Information tech to boost road safety
BANDAR SERI BEGAWAN
BRUNEI plans to use information technology to boost road safety in the Sultanate.
Under the plan, two road safety research projects — the Road Accident Data Enhancement and Development (RADED) and the Average Speed Monitoring System (ASMOS) —will be carried out.
While RADED will help improve the database of road accidents in the country enabling the authorities to take corrective measures to reduce accidents, ASMOS will help monitor the speeds of road users in Brunei and is geared towards helping enforce traffic rules and regulations.
RADED, which is estimated to cost around $100,000, will be completed in a year, while ASMOS, which is estimated to cost around $235,000, will be completed in around three years due to hardware testing and other technical issues. Both the projects were launched with the signing of a Memorandum of Understanding (MoU) yesterday at the Ministry of Communications (MinComm) between the Centre for Transport Research (CfTR) at Institut Teknologi Brunei (ITB) and MinComm.
Speaking to The Brunei Times, CfTR Deputy Director Haji Mohd Adi Mukmin Haji Sarbini said the projects were part of ITB’s efforts to foster closer collaboration with MinComm in reducing the rate of road fatalities and serious injuries.

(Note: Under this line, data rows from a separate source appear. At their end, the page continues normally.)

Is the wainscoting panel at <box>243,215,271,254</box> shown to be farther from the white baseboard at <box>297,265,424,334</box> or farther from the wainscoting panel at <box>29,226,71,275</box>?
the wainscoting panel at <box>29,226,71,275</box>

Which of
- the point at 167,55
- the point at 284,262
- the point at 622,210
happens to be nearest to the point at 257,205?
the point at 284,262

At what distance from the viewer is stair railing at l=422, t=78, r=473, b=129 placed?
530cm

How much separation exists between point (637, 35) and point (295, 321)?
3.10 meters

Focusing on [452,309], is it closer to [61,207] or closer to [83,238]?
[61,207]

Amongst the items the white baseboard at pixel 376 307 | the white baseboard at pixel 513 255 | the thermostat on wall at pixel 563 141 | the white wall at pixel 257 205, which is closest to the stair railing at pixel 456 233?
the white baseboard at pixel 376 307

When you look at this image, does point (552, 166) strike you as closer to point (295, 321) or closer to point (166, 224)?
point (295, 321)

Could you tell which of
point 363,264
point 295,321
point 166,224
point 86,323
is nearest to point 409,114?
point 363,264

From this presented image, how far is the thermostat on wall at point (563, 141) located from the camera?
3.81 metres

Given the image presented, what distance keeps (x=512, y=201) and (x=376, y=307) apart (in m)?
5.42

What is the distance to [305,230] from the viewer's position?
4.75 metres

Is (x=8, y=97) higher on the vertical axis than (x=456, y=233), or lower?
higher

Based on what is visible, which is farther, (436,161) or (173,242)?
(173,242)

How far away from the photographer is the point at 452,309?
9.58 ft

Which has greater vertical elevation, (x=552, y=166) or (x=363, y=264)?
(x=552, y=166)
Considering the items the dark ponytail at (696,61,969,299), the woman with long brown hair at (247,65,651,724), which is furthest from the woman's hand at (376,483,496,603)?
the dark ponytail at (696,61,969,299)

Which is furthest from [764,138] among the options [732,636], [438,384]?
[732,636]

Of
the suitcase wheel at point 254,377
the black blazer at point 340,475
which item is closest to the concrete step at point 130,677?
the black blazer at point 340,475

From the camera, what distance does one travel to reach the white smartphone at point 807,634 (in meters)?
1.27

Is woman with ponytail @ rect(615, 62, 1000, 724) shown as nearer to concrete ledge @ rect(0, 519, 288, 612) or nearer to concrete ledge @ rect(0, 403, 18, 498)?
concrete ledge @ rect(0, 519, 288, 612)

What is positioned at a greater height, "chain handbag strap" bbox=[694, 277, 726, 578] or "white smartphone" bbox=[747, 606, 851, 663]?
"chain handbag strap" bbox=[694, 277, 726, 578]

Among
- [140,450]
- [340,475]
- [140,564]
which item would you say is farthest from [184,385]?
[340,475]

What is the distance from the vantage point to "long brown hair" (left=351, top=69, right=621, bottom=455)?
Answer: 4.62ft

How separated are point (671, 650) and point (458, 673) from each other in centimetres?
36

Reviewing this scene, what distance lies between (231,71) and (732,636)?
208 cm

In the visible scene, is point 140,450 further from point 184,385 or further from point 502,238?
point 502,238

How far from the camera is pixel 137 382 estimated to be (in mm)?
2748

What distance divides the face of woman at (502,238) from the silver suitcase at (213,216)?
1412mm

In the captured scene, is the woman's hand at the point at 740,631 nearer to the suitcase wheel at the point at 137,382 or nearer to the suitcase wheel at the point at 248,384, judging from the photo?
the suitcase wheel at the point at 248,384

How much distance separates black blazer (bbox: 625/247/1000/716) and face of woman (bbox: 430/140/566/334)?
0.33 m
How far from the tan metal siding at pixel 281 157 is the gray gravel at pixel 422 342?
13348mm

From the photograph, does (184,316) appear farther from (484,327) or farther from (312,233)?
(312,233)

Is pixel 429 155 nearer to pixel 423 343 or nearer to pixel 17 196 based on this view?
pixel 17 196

“What we are trying to achieve for RADED is to improve the database for road accidents because if we want to do proper research on the data (recorded) by the police and the road safety unit, we need more than just the name of the location and the type of accident that occurred,” he said.
“We want to make it so that from the operational side, especially for the police, they will have all the important information recorded. For example, the exact location, including the direction each vehicle was heading prior to the incident,” he added.
Haji Mohd Adi Mukmin said if the database was accurate, more studies could be conducted to identify “problem” areas or hot spots. “Through RADED, we also aim to make data recording more convenient and user-friendly for the authorities. Currently, details are handwritten, and someone needs to input the information into a database,” he said.
The ASMOS is a way to monitor the speeds of road users in Brunei Darussalam, and its operational use is geared more towards enforcing traffic rules and regulations, he said. “The idea behind this system is to use something that is not expensive (for monitoring). The normal practice in other countries is to install speed cameras or employ police personnel on roads to check (for speeders),” he said.
“The ASMOS would be integrated with Radio Frequency Identification Technology (RFID) (so speeding motorists) can be easily identified with a database already installed in the ASMOS device,” he added.
Haji Mohd Adi Mukmin said that RFID is similar to the use of identification cards to gain access to certain areas in offices. But for the ASMOS, tags would be (installed) on each car, enabling the system to detect the owner and the speed limit breached.
“We do not want something that is fixed like speed cameras, where you would have to install them at certain spots. What we want is a device where, if we need to monitor (traffic), we can just put it at the desired spot and then collect the data on speeding motorists along the route,” he said.
He said the system would not only be used for enforcement but also for making road users aware of certain stretches of roads that are considered “hot spots” that are prone to accidents.
The MoU was signed on behalf of the CfTR by its Director, Dr Tan Soon Jiann. Dr Hj Supry Hj Awang Ladi represented MinComm.
The signing was witnessed by Minister of Communications Yang Berhormat Pehin Orang Kaya Hamzah Pahlawan Dato Seri Setia Hj Abdullah Begawan Mudim Dato Paduka Hj Bakar. Also present were the Permanent Secretary of MinComm and Chairman of the Brunei National Road Safety Council (BNRSC), Abdul Mutalib Pehin Orang Kaya Seri Setia Dato Paduka Hj Mohd Yusof, and Associate Professor Dr Hjh Zohrah Hj Sulaiman, who is the acting vice chancellor of ITB.